The Efficacy of Periarticular Multimodal Drug Infiltration in Total Hip ArthroplastyBusch, Constant, A., MB, BS, BSc (Hons), FRCS (Eng), FRCS (Tr and Orth)1; Whitehouse, Michael, R., MB, ChB, BSc (Hons), MSc (Orth Eng), MRCS (Eng)2, a; Shore, Benjamin, J., MD3; MacDonald, Steven, J., MD, FRCSC3; McCalden, Richard, W., MD, MPhil (Edin), FRCSC3; Bourne, Robert, B., MD, FRCSC3
Background Patient-controlled analgesia is a widely used and effective method of controlling pain after THA. This method is associated with substantial undesirable side effects. Local infiltration has been introduced in an attempt to reduce opioid requirements postoperatively, but its ability to reduce pain without complications is still questioned.

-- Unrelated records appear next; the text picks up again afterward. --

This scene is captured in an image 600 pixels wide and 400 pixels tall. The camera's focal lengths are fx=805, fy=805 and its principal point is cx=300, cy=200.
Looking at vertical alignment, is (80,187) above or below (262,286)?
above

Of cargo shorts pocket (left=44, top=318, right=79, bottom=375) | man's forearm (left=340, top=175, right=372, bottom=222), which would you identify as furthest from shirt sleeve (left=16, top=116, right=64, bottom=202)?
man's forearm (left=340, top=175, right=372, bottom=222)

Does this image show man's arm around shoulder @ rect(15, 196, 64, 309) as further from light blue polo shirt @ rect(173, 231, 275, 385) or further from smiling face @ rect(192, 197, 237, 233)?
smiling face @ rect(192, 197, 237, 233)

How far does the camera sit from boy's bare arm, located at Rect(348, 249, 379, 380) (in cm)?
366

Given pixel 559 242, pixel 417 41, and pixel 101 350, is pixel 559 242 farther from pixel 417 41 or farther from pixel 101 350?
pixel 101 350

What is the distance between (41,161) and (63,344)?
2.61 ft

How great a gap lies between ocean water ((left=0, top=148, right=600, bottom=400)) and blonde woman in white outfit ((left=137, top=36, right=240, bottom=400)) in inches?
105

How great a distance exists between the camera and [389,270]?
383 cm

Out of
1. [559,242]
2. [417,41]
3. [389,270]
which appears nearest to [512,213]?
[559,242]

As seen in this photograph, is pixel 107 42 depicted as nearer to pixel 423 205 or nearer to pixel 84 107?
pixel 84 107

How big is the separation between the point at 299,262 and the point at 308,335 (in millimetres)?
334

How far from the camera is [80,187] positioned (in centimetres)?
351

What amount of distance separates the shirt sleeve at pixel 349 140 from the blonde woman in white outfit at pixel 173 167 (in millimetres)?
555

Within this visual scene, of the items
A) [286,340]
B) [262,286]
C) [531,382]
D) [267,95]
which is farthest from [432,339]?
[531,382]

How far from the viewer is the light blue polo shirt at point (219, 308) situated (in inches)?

Questions/Purposes We evaluated patient-controlled analgesia use, pain and satisfaction scores, complication rates, and ropivacaine levels associated with the use of periarticular multimodal drug infiltration in THA.
Patients and Methods We randomized 64 patients undergoing THA to receive a periarticular intraoperative multimodal drug injection or to receive no injection. All patients received patient-controlled analgesia for 24 hours after surgery. The final assessment was at 6 weeks.
Results Patients receiving the periarticular injection used less patient-controlled analgesia 6 hours postoperatively. The 24-hour patient-controlled analgesia requirement postsurgery also was less. The visual analog scale score for pain on activity in the postanesthetic care unit was less for patients who received an injection. The visual analog scale satisfaction score was similar in the two groups throughout the followup period. Recorded unbound ropivacaine levels were 2.5 times lower than toxic levels.
Conclusions Periarticular intraoperative injection with multimodal drugs can reduce postoperative patient-controlled analgesia requirements and pain on activity in patients undergoing THA with no apparent increase in risk.
Level of Evidence Level I, therapeutic study. See the guidelines online for a complete description of level of evidence.